### Task material
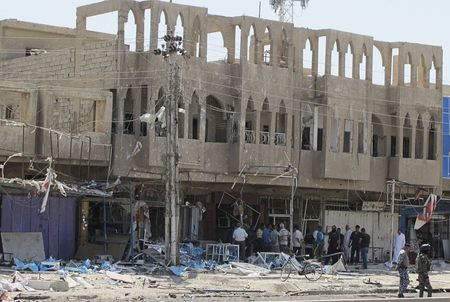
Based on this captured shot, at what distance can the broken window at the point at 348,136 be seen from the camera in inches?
1483

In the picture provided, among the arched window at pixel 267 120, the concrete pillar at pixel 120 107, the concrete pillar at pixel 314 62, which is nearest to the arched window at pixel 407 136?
the concrete pillar at pixel 314 62

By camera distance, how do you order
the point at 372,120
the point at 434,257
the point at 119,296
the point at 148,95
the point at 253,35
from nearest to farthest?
the point at 119,296 < the point at 148,95 < the point at 253,35 < the point at 372,120 < the point at 434,257

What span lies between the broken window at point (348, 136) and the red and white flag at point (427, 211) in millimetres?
3856

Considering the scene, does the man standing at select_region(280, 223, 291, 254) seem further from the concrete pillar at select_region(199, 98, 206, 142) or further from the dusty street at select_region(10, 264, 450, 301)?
the concrete pillar at select_region(199, 98, 206, 142)

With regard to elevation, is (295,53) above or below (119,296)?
above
######
Working from the lines above, reproduce the material exactly and exclude its pictures.

Based on this captured shot, at what distance can the broken window at the point at 348,136 be seen from the camera in inches?
1483

In the picture provided, among the arched window at pixel 267 120, the concrete pillar at pixel 120 107, the concrete pillar at pixel 314 62, which is nearest to the arched window at pixel 407 136?
the concrete pillar at pixel 314 62

By camera distance, how do you order
the point at 372,120
the point at 434,257
the point at 119,296
the point at 148,95
the point at 253,35
from nearest to farthest?
the point at 119,296 < the point at 148,95 < the point at 253,35 < the point at 372,120 < the point at 434,257

What span lies between the broken window at point (348, 136) and the red and white flag at point (427, 211) in millimetres?
3856

Considering the scene, does the man standing at select_region(280, 223, 291, 254) seem further from the concrete pillar at select_region(199, 98, 206, 142) or further from the dusty street at select_region(10, 264, 450, 301)?
the concrete pillar at select_region(199, 98, 206, 142)

With regard to elevation, is (295,53) above or below (119,296)?
above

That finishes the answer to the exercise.